Only a very small fraction of the diamond ore consists of actual diamonds. The ore is crushed, during which care is required not to destroy larger diamonds, and then sorted by density. Today, diamonds are located in the diamond-rich density fraction with the help of X-ray fluorescence, after which the final sorting steps are done by hand. Before the use of X-rays became commonplace, the separation was done with grease belts; diamonds have a stronger tendency to stick to grease than the other minerals in the ore.
Historically, diamonds were found only in alluvial deposits in Guntur and Krishna district of the Krishna River delta in Southern India. India led the world in diamond production from the time of their discovery in approximately the 9th century BC to the mid-18th century AD, but the commercial potential of these sources had been exhausted by the late 18th century and at that time India was eclipsed by Brazil where the first non-Indian diamonds were found in 1725. Currently, one of the most prominent Indian mines is located at Panna.

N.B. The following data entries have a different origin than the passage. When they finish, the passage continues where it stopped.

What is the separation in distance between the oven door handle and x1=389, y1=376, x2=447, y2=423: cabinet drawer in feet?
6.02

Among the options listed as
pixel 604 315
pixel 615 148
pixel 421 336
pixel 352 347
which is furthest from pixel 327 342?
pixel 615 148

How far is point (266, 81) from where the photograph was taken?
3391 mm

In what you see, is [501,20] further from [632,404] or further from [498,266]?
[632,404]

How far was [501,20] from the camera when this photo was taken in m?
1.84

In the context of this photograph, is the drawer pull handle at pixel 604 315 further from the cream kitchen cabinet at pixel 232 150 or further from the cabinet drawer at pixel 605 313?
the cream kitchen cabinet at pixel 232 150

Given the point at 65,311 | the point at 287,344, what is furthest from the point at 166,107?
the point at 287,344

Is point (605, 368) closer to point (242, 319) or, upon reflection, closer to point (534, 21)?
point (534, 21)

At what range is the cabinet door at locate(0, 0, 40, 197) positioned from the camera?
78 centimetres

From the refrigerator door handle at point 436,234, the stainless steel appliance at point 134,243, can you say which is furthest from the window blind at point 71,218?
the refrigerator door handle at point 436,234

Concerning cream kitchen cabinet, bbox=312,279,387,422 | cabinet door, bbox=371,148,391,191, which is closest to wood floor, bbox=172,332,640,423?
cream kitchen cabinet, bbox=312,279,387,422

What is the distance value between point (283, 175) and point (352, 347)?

Diamond extraction from primary deposits (kimberlites and lamproites) started in the 1870s after the discovery of the Diamond Fields in South Africa. Production has increased over time and now an accumulated total of 4,500,000,000 carats (900,000 kg) have been mined since that date. Twenty percent of that amount has been mined in the last five years, and during the last 10 years, nine new mines have started production; four more are waiting to be opened soon. Most of these mines are located in Canada, Zimbabwe, Angola, and one in Russia.
In the U.S., diamonds have been found in Arkansas, Colorado, New Mexico, Wyoming, and Montana. In 2004, the discovery of a microscopic diamond in the U.S. led to the January 2008 bulk-sampling of kimberlite pipes in a remote part of Montana. The Crater of Diamonds State Park in Arkansas is open to the public, and is the only mine in the world where members of the public can dig for diamonds.
Today, most commercially viable diamond deposits are in Russia (mostly in Sakha Republic, for example Mir pipe and Udachnaya pipe), Botswana, Australia (Northern and Western Australia) and the Democratic Republic of the Congo. In 2005, Russia produced almost one-fifth of the global diamond output, according to the British Geological Survey. Australia boasts the richest diamantiferous pipe, with production from the Argyle diamond mine reaching peak levels of 42 metric tons per year in the 1990s. There are also commercial deposits being actively mined in the Northwest Territories of Canada and Brazil. Diamond prospectors continue to search the globe for diamond-bearing kimberlite and lamproite pipes.
Technical uses
Historical use
Diamonds not intended for use as gemstones, artificially produced industrial diamonds, and diamond dust made from both are called “bort” (obsolete “bord”).
Knowledge of the great hardness of diamonds is ancient. Accordingly, the mineral was already used in the pre-industrial age not only for jewelry purposes, but also for all kinds of craft processes. Glaziers used small pieces, cast in tin solder and provided with a handle, to cut glass. Small diamond chips were also used for engraving and drilling hard materials and in lithography. Otherwise unusable chips, very small or impure crystals, were pulverized in hollow cast-iron cylinders or flat mortars to form abrasive powder ("diamond rind"). To prevent chips from flying off, the substance was moistened with a little oil.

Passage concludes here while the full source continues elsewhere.